Another layer we must analyze is black men’s mistrust of the healthcare system. The lack of trust is rooted in racial and prejudice undertones. The relationship between patient and physician is just that – a relationship – and the foundation of trust is broken within the black community. One must look at the historical contexts of blacks and the health care system to truly understand.

Historically, black bodies have been the victim of forced medical and surgical experimentations only to have the results used as justification of their oppression and exploitation.

Dr. J. Corey Williams explained, “In the Antebellum period, blacks were forced to participate in dissections and medical examinations. The psychiatric diagnosis of drapetomania, or “runaway slave syndrome,” was created to diagnose and pathologize African slaves who fled their vicious slave owners. To run away from slavery was considered a disease. The treatment was often amputation of extremities.”

He continued, “Later during Reconstruction Era, white American doctors argued that former slaves would not thrive in a free society because their minds could not cope psychologically with freedom. In the Civil Rights era, psychiatrists used the concept of schizophrenia to portray black activists as violent, hostile, and paranoid because they threatened the racist status quo.”

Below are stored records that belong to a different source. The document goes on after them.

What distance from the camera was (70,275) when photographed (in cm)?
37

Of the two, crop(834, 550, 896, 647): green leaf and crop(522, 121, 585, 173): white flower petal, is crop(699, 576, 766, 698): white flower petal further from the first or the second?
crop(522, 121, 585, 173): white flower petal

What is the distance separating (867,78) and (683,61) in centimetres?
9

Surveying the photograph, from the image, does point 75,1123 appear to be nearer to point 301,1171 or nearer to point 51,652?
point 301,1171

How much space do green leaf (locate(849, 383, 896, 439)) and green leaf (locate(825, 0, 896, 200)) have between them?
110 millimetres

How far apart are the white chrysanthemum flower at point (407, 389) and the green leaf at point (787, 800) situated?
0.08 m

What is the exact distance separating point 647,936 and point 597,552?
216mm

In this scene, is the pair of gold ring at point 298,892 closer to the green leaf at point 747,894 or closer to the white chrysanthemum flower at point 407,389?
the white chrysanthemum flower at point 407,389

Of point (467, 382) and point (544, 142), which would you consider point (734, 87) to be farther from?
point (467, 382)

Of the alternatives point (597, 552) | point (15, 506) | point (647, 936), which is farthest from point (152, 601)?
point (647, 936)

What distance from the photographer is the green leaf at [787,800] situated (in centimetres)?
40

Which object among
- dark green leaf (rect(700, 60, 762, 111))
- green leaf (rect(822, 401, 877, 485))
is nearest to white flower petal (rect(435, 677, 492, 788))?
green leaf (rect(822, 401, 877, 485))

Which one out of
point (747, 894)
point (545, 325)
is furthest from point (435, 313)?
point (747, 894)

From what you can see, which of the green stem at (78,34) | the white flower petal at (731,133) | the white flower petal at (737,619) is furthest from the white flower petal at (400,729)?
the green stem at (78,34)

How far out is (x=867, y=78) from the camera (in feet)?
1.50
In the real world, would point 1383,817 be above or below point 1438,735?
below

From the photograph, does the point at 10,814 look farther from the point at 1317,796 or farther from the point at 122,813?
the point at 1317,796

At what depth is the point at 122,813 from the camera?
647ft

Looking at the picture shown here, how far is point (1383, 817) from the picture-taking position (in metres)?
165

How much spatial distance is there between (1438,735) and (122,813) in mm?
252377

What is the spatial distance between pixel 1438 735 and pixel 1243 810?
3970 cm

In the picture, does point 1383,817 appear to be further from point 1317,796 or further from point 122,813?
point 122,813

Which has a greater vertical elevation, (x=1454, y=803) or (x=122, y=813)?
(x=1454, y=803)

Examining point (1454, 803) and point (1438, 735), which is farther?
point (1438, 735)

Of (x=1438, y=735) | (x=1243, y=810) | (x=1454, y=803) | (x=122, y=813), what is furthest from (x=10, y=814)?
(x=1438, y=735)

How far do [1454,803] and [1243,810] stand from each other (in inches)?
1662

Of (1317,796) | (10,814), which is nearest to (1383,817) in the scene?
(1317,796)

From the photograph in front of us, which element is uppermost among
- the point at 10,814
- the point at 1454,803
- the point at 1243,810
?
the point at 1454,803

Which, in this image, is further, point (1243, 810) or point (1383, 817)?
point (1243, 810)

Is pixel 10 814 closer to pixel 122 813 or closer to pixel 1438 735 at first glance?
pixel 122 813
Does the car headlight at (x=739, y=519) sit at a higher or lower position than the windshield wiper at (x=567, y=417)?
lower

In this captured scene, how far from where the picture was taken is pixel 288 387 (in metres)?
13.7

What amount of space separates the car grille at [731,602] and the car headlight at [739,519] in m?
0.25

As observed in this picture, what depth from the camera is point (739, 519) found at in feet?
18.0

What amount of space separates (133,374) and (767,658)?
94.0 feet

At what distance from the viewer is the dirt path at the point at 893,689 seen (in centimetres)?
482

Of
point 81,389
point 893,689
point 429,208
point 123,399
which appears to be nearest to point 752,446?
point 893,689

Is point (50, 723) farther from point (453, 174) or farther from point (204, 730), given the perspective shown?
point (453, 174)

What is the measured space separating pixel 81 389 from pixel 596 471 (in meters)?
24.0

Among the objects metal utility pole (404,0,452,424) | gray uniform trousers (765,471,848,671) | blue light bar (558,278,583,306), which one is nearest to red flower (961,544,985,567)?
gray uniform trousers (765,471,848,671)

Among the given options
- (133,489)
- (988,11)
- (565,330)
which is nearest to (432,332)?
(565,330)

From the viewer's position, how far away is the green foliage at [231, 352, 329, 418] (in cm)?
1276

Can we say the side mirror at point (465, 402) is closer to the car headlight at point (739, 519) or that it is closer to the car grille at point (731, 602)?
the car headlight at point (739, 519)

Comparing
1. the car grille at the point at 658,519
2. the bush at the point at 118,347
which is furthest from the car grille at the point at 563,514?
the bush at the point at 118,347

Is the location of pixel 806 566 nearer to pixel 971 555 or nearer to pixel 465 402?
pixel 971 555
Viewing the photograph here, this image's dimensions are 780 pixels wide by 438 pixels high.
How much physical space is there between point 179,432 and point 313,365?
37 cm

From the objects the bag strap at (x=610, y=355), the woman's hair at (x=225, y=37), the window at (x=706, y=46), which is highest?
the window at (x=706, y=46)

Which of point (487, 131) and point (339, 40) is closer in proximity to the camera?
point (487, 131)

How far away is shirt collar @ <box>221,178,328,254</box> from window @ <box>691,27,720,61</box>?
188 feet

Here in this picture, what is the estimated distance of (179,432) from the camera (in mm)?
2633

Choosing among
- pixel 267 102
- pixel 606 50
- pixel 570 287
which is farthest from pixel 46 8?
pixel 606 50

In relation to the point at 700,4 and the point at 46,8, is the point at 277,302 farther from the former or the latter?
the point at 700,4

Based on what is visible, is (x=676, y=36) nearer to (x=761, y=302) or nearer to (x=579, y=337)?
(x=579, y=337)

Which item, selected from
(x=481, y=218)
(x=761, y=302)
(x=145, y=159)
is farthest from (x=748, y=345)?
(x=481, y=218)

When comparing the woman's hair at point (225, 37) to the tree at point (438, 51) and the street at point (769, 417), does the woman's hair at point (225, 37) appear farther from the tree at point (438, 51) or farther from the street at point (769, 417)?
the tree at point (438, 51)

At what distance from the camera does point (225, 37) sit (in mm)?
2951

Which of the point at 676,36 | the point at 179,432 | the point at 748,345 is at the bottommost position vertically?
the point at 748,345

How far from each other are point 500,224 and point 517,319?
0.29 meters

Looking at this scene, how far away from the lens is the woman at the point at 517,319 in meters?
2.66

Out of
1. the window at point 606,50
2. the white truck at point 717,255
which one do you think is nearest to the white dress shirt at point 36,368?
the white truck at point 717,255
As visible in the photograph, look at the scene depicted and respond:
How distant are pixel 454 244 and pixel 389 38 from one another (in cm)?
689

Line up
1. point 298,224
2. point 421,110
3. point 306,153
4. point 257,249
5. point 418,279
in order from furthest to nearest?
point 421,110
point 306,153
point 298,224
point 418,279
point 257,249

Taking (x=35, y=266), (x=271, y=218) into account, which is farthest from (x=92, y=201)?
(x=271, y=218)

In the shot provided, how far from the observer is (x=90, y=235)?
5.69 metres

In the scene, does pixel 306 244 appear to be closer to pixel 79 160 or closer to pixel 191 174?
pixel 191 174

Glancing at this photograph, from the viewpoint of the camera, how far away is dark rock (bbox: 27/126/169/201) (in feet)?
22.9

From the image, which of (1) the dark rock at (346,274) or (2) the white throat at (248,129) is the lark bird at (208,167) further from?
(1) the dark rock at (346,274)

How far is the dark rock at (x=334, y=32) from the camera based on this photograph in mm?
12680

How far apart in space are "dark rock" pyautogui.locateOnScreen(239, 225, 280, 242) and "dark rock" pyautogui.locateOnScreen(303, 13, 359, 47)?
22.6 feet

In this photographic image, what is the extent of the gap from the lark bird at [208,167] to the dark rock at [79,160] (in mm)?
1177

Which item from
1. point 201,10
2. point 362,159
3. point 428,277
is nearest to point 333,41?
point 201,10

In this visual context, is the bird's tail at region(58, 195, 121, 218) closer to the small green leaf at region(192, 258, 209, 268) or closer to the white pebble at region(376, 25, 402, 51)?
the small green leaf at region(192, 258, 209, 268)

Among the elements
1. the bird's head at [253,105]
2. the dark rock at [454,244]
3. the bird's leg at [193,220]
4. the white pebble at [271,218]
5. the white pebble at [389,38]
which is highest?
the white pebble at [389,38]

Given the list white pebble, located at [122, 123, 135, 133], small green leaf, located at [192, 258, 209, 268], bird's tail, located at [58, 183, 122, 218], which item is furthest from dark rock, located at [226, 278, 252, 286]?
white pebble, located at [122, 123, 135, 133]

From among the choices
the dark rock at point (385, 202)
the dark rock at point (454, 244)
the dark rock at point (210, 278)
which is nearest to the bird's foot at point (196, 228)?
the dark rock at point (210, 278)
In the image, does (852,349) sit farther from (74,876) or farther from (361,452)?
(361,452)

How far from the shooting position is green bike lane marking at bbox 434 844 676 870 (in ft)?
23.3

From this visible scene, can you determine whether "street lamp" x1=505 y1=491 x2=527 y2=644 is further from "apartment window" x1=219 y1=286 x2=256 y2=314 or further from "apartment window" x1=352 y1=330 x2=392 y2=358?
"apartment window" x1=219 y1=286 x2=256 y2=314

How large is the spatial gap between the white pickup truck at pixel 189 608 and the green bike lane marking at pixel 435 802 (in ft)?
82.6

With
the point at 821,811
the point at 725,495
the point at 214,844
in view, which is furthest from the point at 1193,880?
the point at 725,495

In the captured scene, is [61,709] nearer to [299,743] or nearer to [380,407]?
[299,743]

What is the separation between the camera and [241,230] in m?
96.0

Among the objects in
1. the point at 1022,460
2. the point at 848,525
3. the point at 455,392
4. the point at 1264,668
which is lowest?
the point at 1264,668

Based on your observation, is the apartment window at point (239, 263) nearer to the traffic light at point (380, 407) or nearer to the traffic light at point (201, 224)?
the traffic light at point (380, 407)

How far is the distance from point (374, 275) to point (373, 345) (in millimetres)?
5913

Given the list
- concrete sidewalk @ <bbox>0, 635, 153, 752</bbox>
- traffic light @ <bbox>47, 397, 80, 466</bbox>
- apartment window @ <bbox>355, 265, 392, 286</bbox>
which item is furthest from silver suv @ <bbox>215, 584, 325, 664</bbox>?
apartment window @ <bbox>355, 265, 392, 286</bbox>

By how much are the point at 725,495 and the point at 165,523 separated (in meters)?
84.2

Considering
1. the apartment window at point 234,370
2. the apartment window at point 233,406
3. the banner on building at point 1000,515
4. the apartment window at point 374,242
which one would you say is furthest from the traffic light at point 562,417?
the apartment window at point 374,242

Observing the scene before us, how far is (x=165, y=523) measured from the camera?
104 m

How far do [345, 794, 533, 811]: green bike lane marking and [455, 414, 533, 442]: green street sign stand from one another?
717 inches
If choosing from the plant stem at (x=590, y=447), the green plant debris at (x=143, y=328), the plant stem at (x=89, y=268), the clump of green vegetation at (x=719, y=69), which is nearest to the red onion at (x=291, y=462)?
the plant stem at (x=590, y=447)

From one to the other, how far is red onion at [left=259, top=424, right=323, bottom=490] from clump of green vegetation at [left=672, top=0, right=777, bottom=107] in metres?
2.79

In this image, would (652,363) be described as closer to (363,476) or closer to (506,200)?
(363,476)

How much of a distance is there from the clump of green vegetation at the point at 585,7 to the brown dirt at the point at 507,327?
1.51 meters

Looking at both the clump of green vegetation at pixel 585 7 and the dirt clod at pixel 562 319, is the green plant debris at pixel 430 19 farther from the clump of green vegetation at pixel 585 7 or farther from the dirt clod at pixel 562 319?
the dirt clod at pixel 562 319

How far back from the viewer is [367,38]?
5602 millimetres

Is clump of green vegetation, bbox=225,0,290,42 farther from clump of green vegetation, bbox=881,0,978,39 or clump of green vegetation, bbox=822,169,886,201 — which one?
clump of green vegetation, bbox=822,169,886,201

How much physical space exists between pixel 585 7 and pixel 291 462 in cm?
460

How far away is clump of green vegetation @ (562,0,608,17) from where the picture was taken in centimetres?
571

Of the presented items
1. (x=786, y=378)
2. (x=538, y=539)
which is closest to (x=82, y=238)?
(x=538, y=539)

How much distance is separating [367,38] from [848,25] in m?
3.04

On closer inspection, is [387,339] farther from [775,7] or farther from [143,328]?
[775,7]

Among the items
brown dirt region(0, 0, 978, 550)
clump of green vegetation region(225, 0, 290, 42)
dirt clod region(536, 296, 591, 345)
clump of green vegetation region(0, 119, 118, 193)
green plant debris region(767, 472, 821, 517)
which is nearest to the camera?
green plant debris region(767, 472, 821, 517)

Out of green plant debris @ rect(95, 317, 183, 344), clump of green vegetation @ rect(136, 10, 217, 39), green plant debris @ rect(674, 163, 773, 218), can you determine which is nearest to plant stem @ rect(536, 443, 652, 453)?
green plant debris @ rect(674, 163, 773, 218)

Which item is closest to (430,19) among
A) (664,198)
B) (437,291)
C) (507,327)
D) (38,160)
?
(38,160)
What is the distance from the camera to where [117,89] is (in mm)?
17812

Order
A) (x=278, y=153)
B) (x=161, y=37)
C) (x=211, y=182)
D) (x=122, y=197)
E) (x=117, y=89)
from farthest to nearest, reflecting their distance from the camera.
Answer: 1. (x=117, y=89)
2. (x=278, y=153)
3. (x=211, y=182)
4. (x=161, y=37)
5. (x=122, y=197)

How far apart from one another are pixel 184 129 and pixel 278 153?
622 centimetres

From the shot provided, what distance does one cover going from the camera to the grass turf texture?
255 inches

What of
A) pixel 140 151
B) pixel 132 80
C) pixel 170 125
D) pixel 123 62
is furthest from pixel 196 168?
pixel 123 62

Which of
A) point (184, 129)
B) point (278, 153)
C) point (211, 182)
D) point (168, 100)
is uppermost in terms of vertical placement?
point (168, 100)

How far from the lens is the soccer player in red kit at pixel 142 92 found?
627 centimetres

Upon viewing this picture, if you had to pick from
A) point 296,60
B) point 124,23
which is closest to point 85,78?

The infamous Tuskegee Experiment entailed the purposeful injection of hundreds of black men with syphilis and denial of treatment in order to study how the disease affected the human body. With these daunting events in mind, it’s easy to see how the mistrust of the healthcare system was inherited.

Though today’s world is much better, racial prejudice still plays a role in the treatment of blacks in contemporary medicine and public health. Black men are sometimes treated with different medication compared to whites with the same condition. Older medications with worse side effects are prescribed to black men over newer medications with fewer side effects.

Stereotypes of black men lead to longer wait times and doctors’ mistrust of their described symptoms as well. It’s been noted that physicians spend less time with black men as well. Again, the relationship between doctor and patient lacks the empathy and ingenuous nature needed for a patient to feel a particular treatment and prescription is the true solution to a health issue.

On another note, it can’t go without saying that the socioeconomic issues that continue to cripple black communities play a major factor as well. Everything from poor school systems and minimal job opportunities to food deserts and lack of resources accentuate the mistrust as well. The absence of dietary and lifestyle education coupled with a culture of unhealthy eating accentuates the very ailments black men are resistant to addressing with physicians. Adding the reality of jobs without sufficient medical benefits only forces black families to choose between going untreated and expensive medical bills.

The resolution to this generational problem is quite robust, to say the least. It’s not only a change of mindset, but also a change of culture that persists in America. We are more than aware of the systematic oppression and exploitation of black people and a collective effort is needed to alleviate the sickness of mind, body, and spirit on all sides.